FDA Action Alert: Takeda, Aadi and Fennec

The U.S. Food and Drug Administration (FDA) has a few PDUFA dates for the Thanksgiving Holiday week. Here’s a look.

Takeda’s Maribavir for CMV Infections After Transplant

Takeda Pharmaceutical has a target action date of November 23, 2021, for its maribavir as treatment for post-transplant recipients with refractory cytomegalovirus (CMV) infection with or without resistance. The FDA’s Advisory Committee unanimously recommended its approval on October 7. The recommendations were based on data from the Phase II and III trials.

Maribavir is an orally bioavailable anti-CMV compound, an antiviral drug that targets and inhibits the UL97 protein kinase and its natural substrates. It has received Orphan Drug Designation by the European Commission and by the FDA. The FDA also granted it Breakthrough Therapy Designation.

“The treatment of CMV in patients who have undergone a solid organ or stem cell transplant is complicated, especially in patients who have failed standard treatment and who may be at risk for side effects from currently available medications,” said Emily Blumberg, Director, Transplant Infectious Diseases, Penn Medicine. “I am excited about the potential for an additional treatment option for post-transplant patients with CMV.”

Aadi Biosciences’ Fyarro for PEComa

Aadi Bioscience has a target action date of November 26 for its New Drug Application (NDA) for Fyarro (sirolimus albumin-bound nanoparticles for injectable suspension, nab-sirolimus ABI-009) for treatment of PEComa. The drug is an mTOR inhibitor bound to human albumin. PEComa is a rare, aggressive sarcoma. There are no approved therapies.

The NDA is built on data from the AMPECT trial which demonstrated meaningful clinical efficacy in malignant PEComa.

At the company’s third-quarter financial report on November 10, Neil Desai, founder, chief executive officer and president of Aadi said, “Following the successful merger completed in the third quarter, we are now fortified on all fronts with a strengthened balance sheet and expanded management team ahead of our November 26 Prescription Drug User Fee Action target date for Fyarro. With a sizeable PIPE financing that closed in connection with our merger with Aerpio, we can effectively deploy capital toward the commercialization of Fyarro in advanced malignant PEComa and for our planned tumor-agnostic registrational trial in patients with solid tumors harboring inactivating alterations of TSC1 and TSC2 genes in the mTOR pathway.”

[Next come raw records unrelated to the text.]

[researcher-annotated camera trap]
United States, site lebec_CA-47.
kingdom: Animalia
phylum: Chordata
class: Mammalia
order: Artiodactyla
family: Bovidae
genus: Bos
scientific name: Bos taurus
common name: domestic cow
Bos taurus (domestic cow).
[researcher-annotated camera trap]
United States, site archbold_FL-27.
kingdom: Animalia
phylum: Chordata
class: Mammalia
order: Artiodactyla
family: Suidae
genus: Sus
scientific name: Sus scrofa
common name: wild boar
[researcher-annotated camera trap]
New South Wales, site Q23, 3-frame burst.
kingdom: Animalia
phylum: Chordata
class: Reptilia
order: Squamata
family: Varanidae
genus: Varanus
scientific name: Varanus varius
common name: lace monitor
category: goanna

Fennec’s Pedmark for Ototoxicity Induced by Chemotherapy in Children

Fennec Pharmaceuticals had a target action date of November 27 for the resubmission of its NDA for Pedmark (a unique formulation of sodium thiosulfate) for ototoxicity (hearing loss) induced by cisplatin chemotherapy in patients one month to less than eighteen years of age with localized, non-metastatic solid tumors. The drug was granted both Fast Track and Breakthrough Therapy Designations by the FDA. The company received a Complete Response Letter (CRL) on August 10, 2020, that referred to problems with the facility where the drug was manufactured, but no clinical safety or efficacy problems were noted and there was no requirement for additional clinical data.

Cisplatin and other platinum chemotherapies are used to treat many pediatric cancers. Unfortunately, these cause damage, typically permanent, to hearing. The drug has been studied by co-operative groups in two Phase III trials of survival and reduction of ototoxicity in childhood cancers usually treated with intensive cisplatin therapy, such as newly diagnosed hepatoblastoma, germ cell tumor, osteosarcoma, neuroblastoma, medulloblastoma, and other solid tumors.

At the company’s third-quarter financial report on November 10, Rosty Raykov, chief executive officer of Fennec, said, “We continue to work with the FDA on their review of our NDA application, in advance of the pending Pedmark PDUFA target action date of November 27. We are focused on essential activities in preparation to bring this important treatment to children receiving cisplatin chemotherapy.”